In [None]:
library(tidyverse)
library(janitor)
gallen <- read_csv("https://raw.githubusercontent.com/lonespear/MA206/main/gallen.csv")
health <- read_csv("https://raw.githubusercontent.com/lonespear/MA206/main/nhanes.csv")

In [None]:
gallen

# Is there a statistically significant difference in the proportion of Zac's fastballs thrown to the inside half of the strike zone when facing left-handed batters compared to right-handed batters?

### Parameter of interest.

We start with the two separate proportions we are interested in, ie: $\pi_1$ is the proportion of four-seam fastball pitches thrown to lefties that are inside. $\pi_2$ is the proportion of four-seam fastball pitches thrown to righties that are inside.

### Our research question is about the difference between these two proportions. If Zac threw the same to both right and left-handed batters, we would anticipate the difference in these proportions to be not significantly different from zero (our null hypothesis). Our alternative hypothesis would then be that there is a significant difference (alternative hypothesis).

1.  $\pi=\pi_1 - \pi_2$.

2.  Finding observed statistics:

In [None]:
gallen %>% filter(pitch_type == 'FF') %>% tabyl(in_out, stand) %>% adorn_totals

In [None]:
gallen %>% filter(pitch_type == 'FF') %>% select(stand, in_out) %>% table() %>%
  plot(color=TRUE, main='Mosaic Plot of Pitching Inside/Outside vs. Batter Stance')

3.  Finding Z-Statistic

In [None]:
null = 0           # Enter the value of your Null Hypothesis Parameter
successes_1 = 1259    # number of successes in group 1
successes_2 = 1779    # number of successes in group 2
n_1 = 3055   # sample size of group 1     
n_2 = 3863   # sample size of group 2
n = n_1 + n_2     # total sample size
phat_1 = successes_1/n_1
phat_2 = successes_2/n_2
phat_t = (successes_1 + successes_2)/(n)
diff = phat_1-phat_2 # ensure this matches your null hypothesis order
sd = sqrt(phat_t*(1-phat_t)*(1/n_1 + 1/n_2))
z = (diff-null)/sd  ; z # standardized statistic

4.  Finding p-value and state a conclusion with 95% significance.

In [None]:
2*(1-pnorm(abs(z)))

With a p-value of 5.6e-05, at a significance level of 0.05 there is very strong evidence to reject the null hypothesis that Zac Gallen throws the same proportion of fastballs inside to right-handed and left-handed batters.
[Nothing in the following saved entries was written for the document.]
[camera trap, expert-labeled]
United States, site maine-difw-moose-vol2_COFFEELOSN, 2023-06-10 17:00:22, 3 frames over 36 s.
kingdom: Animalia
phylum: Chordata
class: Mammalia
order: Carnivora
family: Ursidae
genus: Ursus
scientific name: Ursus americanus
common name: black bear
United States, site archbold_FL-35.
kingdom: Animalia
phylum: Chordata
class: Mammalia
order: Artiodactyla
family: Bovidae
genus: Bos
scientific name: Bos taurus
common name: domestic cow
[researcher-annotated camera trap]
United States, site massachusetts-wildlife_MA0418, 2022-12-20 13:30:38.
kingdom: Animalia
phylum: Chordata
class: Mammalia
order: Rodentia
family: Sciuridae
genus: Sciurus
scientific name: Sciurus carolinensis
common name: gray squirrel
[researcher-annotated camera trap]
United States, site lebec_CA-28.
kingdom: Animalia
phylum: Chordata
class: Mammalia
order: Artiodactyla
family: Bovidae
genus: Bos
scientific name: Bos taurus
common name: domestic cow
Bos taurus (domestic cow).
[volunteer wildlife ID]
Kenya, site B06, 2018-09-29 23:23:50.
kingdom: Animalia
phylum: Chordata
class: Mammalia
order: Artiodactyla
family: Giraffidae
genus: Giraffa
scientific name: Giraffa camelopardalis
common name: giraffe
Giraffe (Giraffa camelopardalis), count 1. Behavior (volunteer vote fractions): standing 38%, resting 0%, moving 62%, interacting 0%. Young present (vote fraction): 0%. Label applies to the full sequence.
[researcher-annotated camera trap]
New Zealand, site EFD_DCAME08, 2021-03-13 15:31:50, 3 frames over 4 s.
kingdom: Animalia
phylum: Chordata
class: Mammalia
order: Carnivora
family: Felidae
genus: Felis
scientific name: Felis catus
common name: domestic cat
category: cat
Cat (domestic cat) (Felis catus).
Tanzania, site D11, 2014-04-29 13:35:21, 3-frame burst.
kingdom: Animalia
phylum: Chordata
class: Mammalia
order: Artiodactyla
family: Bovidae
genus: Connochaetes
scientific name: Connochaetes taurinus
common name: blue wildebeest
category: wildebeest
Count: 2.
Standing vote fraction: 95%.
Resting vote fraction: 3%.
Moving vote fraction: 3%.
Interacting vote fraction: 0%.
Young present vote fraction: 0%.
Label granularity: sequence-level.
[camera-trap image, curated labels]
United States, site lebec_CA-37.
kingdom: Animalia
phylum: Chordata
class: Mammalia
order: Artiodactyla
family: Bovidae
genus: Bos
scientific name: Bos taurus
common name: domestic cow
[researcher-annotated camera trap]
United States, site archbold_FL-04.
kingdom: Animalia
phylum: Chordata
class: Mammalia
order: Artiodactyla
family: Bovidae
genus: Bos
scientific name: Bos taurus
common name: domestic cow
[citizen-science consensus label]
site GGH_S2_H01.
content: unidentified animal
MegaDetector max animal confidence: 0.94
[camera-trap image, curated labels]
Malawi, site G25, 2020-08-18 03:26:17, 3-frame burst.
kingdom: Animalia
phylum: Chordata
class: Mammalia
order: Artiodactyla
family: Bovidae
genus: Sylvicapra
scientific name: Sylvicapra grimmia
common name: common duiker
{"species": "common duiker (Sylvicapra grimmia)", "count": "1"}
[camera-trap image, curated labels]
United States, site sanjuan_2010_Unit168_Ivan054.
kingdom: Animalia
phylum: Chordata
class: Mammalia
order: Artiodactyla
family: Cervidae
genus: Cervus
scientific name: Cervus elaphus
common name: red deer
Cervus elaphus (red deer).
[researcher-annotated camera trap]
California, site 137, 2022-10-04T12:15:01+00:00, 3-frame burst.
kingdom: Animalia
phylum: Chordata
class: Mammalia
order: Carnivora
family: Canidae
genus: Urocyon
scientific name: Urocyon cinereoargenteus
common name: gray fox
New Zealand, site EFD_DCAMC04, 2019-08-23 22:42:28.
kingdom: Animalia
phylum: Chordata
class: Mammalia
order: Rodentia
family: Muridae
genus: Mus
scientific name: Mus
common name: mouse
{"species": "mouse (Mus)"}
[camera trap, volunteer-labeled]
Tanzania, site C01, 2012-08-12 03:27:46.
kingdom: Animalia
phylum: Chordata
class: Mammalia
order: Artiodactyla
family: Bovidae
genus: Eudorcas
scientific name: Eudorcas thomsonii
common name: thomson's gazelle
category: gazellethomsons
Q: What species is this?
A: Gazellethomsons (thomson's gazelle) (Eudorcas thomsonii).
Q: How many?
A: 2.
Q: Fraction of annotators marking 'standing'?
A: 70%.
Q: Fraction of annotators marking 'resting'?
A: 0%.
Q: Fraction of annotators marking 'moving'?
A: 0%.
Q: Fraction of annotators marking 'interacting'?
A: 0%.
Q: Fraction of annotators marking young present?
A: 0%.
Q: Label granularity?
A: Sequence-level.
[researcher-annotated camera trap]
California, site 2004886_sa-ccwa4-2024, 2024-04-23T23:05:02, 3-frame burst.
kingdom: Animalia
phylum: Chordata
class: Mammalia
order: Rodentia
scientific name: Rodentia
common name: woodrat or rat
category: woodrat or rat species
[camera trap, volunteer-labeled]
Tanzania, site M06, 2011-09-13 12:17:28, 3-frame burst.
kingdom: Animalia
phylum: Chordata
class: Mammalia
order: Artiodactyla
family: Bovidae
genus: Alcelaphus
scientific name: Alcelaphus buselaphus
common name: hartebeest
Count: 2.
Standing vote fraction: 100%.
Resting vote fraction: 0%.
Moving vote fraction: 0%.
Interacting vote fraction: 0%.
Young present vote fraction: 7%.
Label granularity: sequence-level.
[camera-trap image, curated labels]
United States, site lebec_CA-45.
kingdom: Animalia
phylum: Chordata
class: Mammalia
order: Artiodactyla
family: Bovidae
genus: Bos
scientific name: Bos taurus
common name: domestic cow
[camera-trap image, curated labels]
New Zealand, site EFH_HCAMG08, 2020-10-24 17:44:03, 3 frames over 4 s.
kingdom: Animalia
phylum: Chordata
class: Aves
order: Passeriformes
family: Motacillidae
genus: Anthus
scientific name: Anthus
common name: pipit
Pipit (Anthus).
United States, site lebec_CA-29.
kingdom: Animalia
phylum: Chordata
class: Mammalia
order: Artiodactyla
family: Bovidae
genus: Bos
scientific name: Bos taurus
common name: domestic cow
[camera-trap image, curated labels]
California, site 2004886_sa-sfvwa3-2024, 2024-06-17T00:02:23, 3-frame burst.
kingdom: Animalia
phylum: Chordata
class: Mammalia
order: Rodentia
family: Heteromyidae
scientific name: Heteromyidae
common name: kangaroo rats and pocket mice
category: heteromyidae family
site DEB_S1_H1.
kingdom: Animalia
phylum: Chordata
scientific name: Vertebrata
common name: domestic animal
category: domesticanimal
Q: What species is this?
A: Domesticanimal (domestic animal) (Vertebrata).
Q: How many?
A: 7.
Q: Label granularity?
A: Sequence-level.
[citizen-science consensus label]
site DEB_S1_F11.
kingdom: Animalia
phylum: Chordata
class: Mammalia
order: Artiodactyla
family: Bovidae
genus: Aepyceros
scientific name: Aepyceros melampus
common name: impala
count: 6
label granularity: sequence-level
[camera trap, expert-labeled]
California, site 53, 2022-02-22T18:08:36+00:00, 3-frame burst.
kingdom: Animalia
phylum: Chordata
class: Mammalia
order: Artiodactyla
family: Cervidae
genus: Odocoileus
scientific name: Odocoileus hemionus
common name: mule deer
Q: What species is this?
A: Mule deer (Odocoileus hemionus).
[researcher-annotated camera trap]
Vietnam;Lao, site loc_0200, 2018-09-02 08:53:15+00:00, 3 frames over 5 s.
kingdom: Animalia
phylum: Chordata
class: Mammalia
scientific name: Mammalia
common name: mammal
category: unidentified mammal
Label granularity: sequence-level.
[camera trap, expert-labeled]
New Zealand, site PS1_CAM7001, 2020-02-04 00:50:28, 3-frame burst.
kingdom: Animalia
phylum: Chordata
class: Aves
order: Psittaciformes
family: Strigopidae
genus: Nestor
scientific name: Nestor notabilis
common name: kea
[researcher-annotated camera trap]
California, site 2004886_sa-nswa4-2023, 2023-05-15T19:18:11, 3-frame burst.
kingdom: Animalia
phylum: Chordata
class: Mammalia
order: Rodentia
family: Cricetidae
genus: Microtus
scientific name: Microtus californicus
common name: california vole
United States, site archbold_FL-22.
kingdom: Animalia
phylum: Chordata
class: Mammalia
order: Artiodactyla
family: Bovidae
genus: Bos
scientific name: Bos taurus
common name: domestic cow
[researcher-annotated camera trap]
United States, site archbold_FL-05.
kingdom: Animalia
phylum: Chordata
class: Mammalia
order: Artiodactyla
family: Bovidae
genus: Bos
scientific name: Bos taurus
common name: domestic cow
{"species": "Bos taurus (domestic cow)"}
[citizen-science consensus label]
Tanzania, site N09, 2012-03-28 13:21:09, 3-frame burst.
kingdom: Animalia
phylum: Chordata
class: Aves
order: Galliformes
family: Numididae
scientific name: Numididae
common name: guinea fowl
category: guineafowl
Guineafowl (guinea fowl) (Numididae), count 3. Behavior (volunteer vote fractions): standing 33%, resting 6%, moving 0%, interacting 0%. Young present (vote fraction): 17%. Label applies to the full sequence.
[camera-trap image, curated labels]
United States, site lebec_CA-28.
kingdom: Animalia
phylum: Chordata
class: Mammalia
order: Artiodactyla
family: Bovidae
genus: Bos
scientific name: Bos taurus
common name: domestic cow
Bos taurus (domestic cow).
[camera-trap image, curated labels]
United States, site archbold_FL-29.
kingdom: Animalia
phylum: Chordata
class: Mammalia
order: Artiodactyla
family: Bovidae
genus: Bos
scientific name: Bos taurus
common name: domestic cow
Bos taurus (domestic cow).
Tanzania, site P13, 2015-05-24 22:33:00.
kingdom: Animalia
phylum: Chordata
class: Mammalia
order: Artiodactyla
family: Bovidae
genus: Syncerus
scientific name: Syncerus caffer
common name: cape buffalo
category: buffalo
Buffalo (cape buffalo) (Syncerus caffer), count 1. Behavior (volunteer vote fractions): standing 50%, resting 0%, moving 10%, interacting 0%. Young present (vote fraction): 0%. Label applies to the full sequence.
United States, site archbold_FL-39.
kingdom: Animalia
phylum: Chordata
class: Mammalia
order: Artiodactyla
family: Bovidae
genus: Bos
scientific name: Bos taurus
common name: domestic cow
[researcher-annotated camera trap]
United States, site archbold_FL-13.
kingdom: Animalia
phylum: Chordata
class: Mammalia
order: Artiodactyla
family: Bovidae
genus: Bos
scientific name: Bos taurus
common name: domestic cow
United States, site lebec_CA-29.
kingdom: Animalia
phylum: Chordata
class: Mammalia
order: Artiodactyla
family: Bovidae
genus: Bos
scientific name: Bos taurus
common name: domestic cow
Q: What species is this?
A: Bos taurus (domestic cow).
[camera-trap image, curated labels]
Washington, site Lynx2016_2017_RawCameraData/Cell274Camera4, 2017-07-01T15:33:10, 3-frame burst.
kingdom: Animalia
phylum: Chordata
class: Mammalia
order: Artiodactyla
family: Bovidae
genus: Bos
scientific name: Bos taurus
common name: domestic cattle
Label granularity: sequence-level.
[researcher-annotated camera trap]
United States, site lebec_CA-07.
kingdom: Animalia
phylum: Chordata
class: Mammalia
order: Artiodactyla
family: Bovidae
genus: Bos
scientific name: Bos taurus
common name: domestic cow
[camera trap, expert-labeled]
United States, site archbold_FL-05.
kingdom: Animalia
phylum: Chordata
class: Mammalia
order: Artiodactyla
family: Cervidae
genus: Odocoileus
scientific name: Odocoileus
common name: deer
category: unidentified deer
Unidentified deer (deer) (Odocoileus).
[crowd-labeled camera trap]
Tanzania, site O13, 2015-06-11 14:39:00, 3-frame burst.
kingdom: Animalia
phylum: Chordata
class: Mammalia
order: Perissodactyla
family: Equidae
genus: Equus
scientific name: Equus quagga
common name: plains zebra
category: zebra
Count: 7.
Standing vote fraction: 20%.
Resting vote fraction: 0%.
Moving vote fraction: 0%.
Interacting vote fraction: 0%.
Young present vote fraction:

## Lets make a 95% confidence interval to go along with our conclusion.

In [None]:
siglevel = 0.05             # Enter your significance level (alpha)
multiplier = qnorm(1-siglevel/2)
se = sqrt(phat_1*(1-phat_1)/n_1+phat_2*(1-phat_2)/n_2) # Standard Error
CI = c(diff-multiplier*se, diff+multiplier*se)  ; CI # Confidence Interval

Note since zero is not included in our confidence interval and we were conducting a two-sided test we can also reject the null hypothesis.

In [None]:
gallen %>% filter(pitch_type == 'KC') %>% mutate(pitch_zone = as.factor(zone)) %>%
  ggplot(aes(x=plate_x, y=plate_z, color=pitch_zone)) + geom_point() + scale_color_viridis_d() + theme_minimal()

In [None]:
# Identify the top 5 events based on frequency
top_events <- gallen %>% 
  filter(!is.na(events)) %>% 
  count(events, sort = TRUE) %>% 
  slice_max(n, n = 5) %>% 
  pull(events)

# Filter the data to only include those top events, then plot
gallen %>% 
  filter(events %in% top_events) %>% 
  ggplot(aes(x = events)) +
  geom_bar() +
  facet_grid(rows = vars(zone), cols = vars(stand)) +
  theme(axis.text.x = element_text(angle = 45, hjust = 1))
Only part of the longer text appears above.